There is a difference between a soul and a spirit. A soul is the animating force of a living creature, so for instance, dogs and cats, fish and ants, have souls. Spirits on the other hand are the non-corporeal beings of the universe, the angels, eternal beings living in the presence of God. Spirits have no bodies, souls exist only in a body. Mankind is unique in creation in that our souls are also spirits. I think the distinction important -- it allows me to see the body as the manifestation of the spirit, that which allows the non-corporeal entity entry into creation, incarnated in time and space. Death, then, is not an end but a transition. I speculate that death is going to be somewhat akin to puberty where you are a child one day and sprout celestial pubic hair the next, and even though you knew it was coming, you will be totally surprised (and I hope fascinated) by it.
The truth is, however, all that I can do is speculate. I certainly don't know for sure what death is going to like, and even when I turn to the Church for wisdom, they kind of shrug and say that it is mystery, that which can not be known, but I'm good with that. Dad used to say that heaven was this place where you would get to do what you wanted to do. If you wanted to farm, you could be a farmer, if you wanted to be a builder, you could build things. I presume there are limits to that vision -- I think that if you wanted to be a porn star there would be a great deal of frowning and grumbling. Eventually, after whatever interim period there may be, we will be find ourselves in the "life in the world to come." Eventually, we will be returned to creation as it was meant to be.

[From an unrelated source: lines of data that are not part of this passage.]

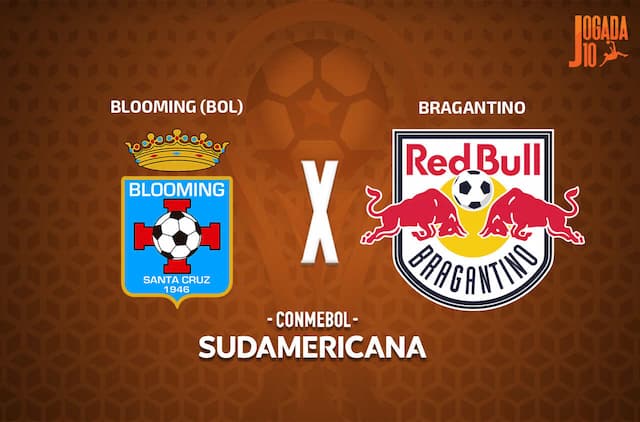 Blooming x RB Bragantino: onde assistir, escalações e arbitragem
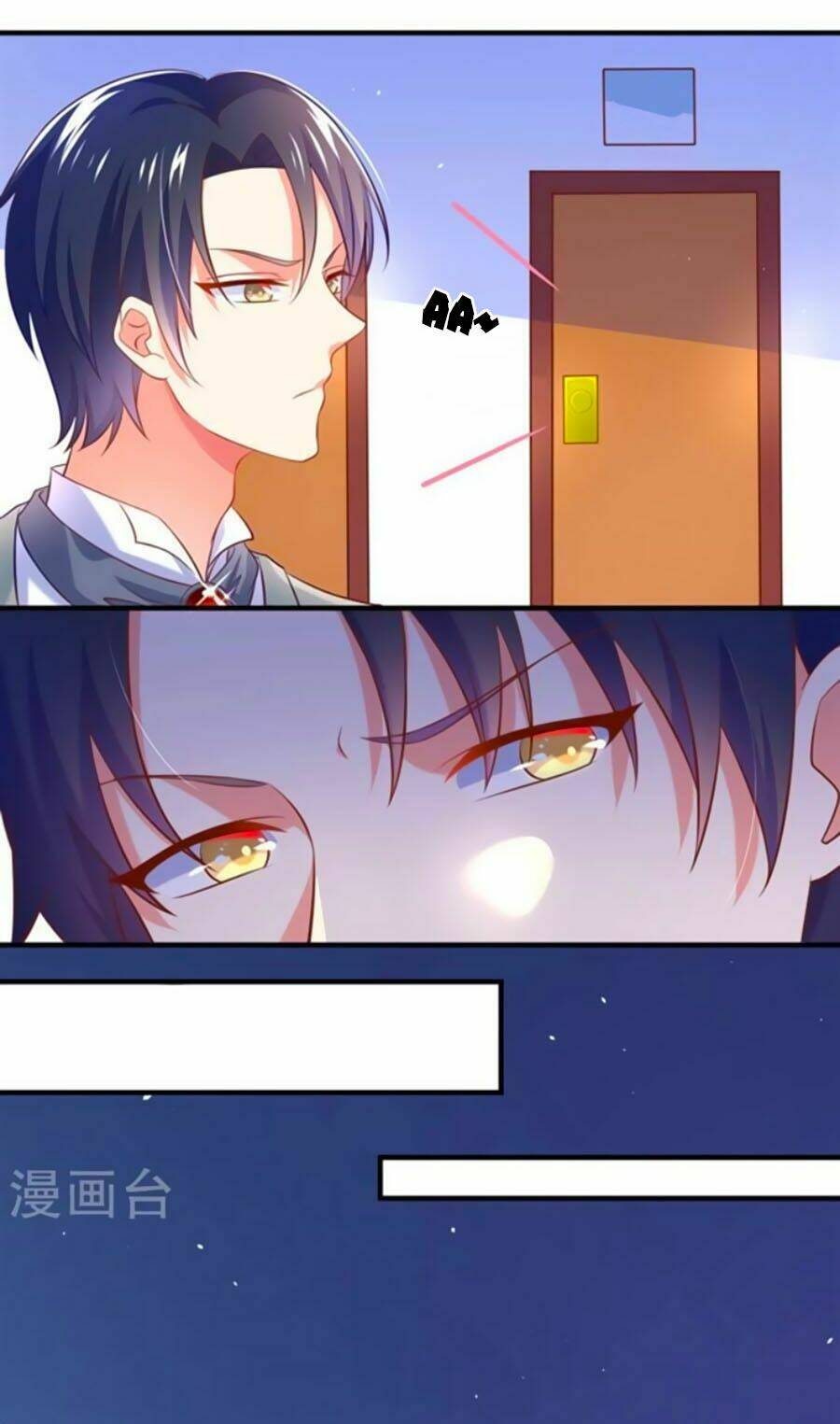 Boss Của Tôi Là Đại Thần Chapter 3 - Trang 2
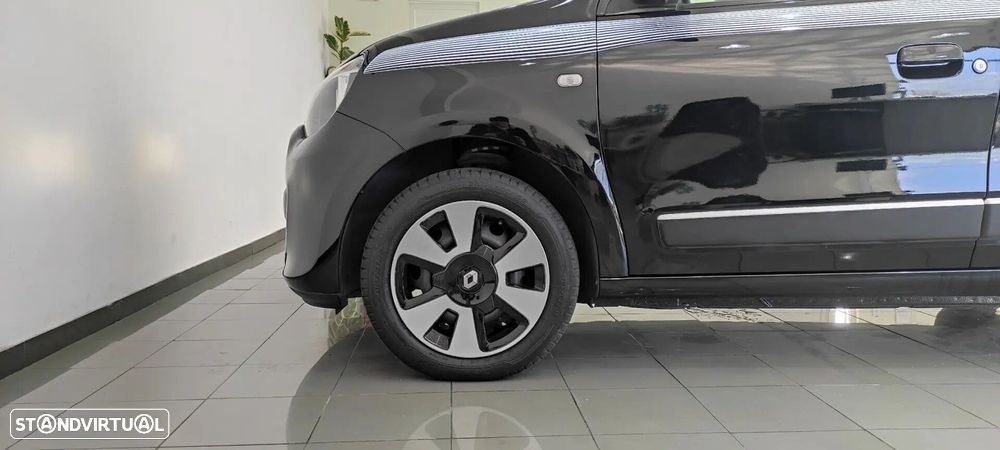 Renault Twingo - 36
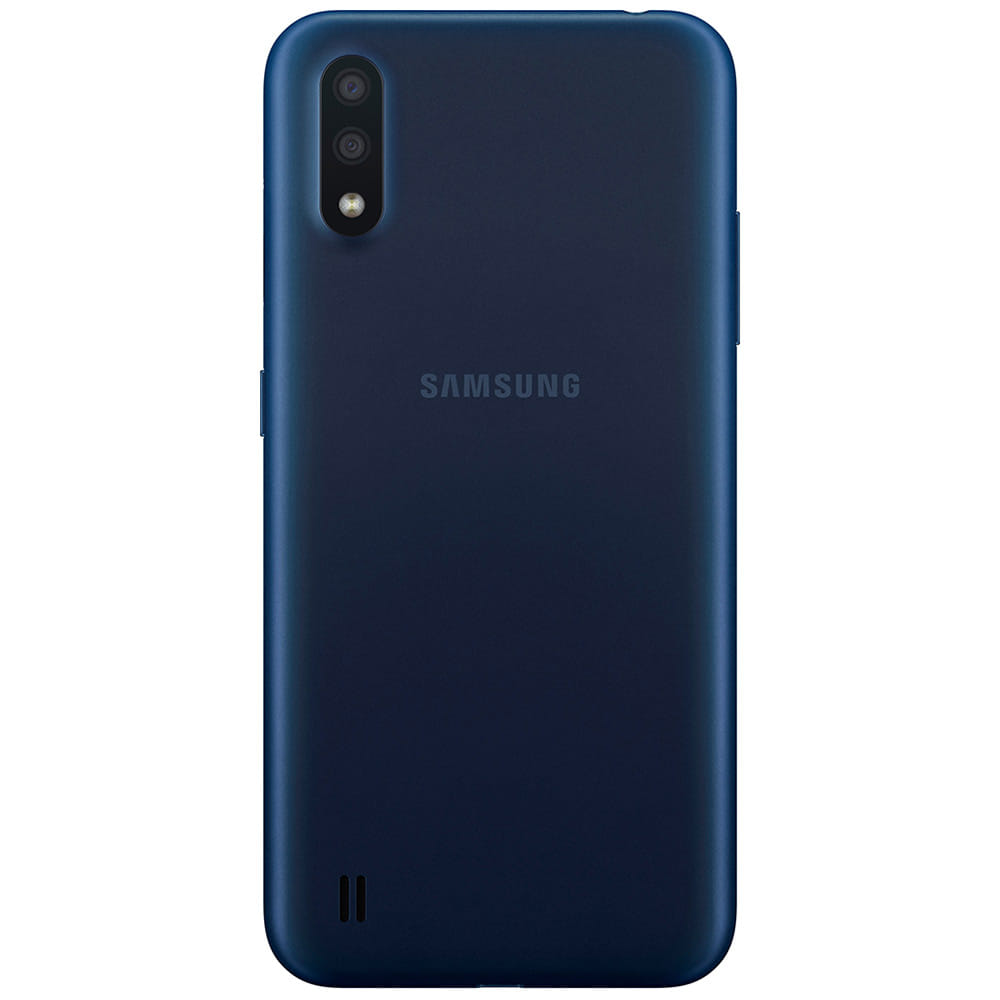 Samsung Galaxy M01 - Refurbished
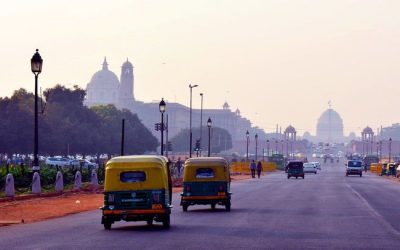 Industry Body for Indian Startups Seeks Crypto Rules in Coming Budget Session of Parliament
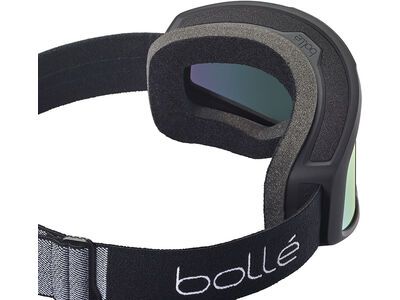 Bollé Bedrock Plus, Sunrise / black matte - Bild 2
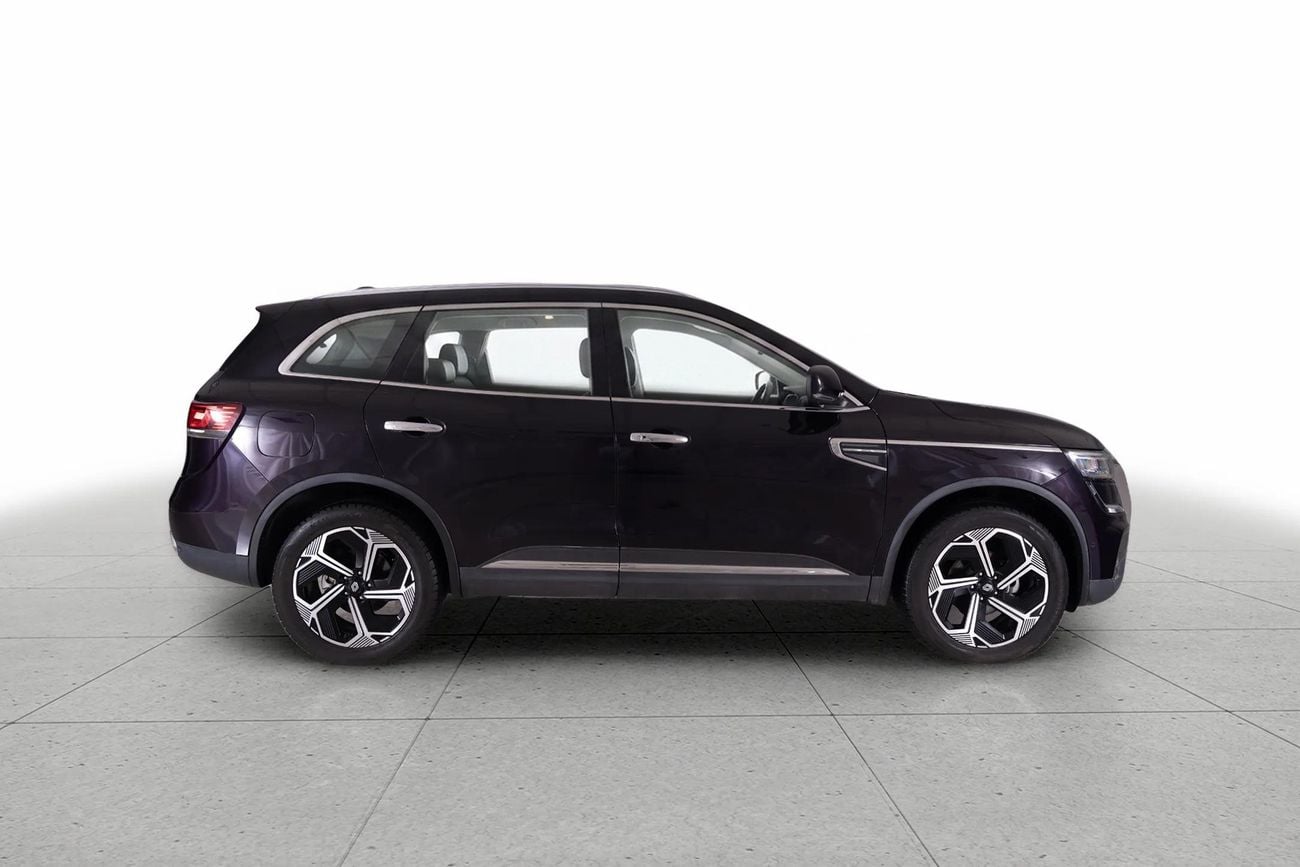 Renault Koleos LE 2.5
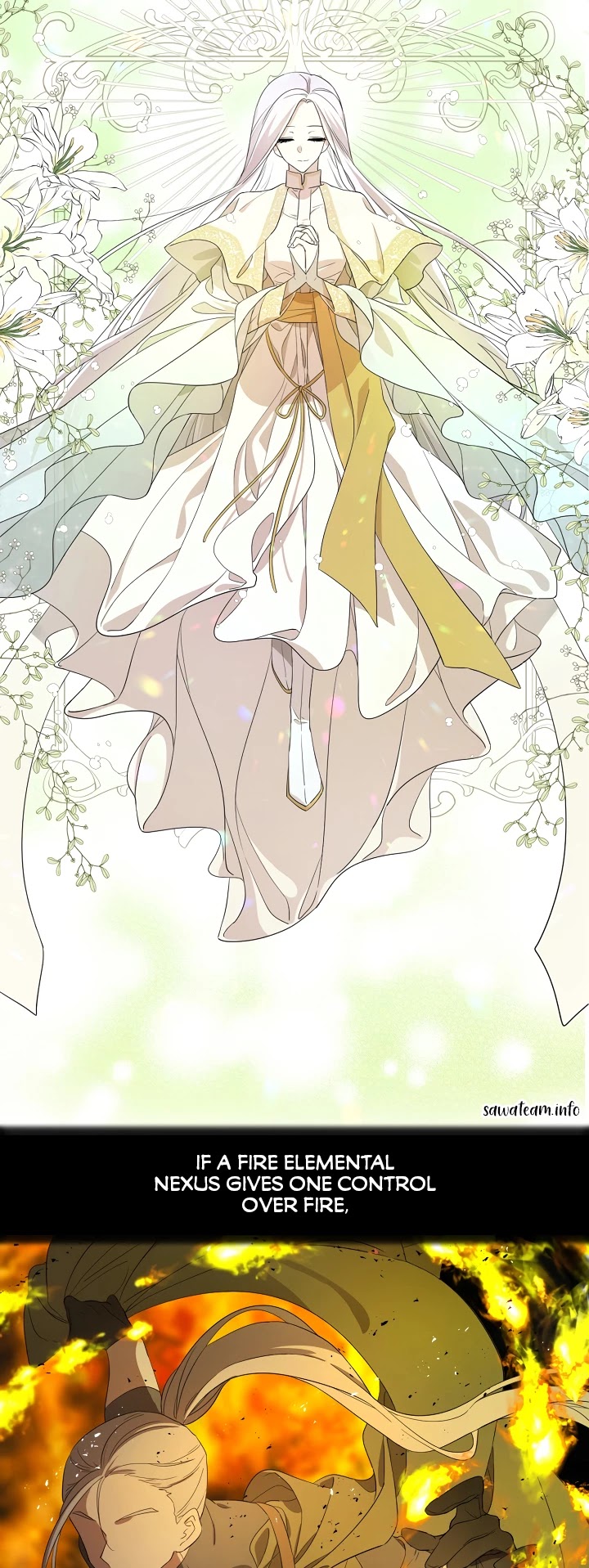 Read I Became the Hero's Mom EN Manga Online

Is that wishful thinking? Merely superstition?
Who knows, and like I said, it's difficult to get a serious conversation about death in our culture. Cultural celebrations of the dead, like All Saints' Day, Dia de Muertos (Mexico), Obon (Japan), Hungry Ghost Festival (Buddhist) and I'm sure many others are a ritualized means of calling people to face their fears and embrace the inevitable. Halloween, or All Hallow's Eve, the night before All Saints' Day, was supposed to be a time to confront our fear of death, to dress as demons and ghosts in order to demonstrate the death no longer has power over us, that Christ conquered death. But then in this country we got hung up on misinterpreting the "pagan symbolism," and started dressing our kids up as cartoon characters and flowers and stuff. Fun is fun, and I don't have a problem with costume celebrations, but once again the opportunity is missed to talk about death.
I'm not dead yet, but I hope to be, when the time is right. And I hope to do it right, so in the spirit of Dia de Muertos, I ask "Blessed Mary ever virgin, all the angels and saints, and you my brothers and sisters, to pray for me to the Lord our God." In the meantime, if anyone wants to get a cup of coffee and talk about dying, let me know.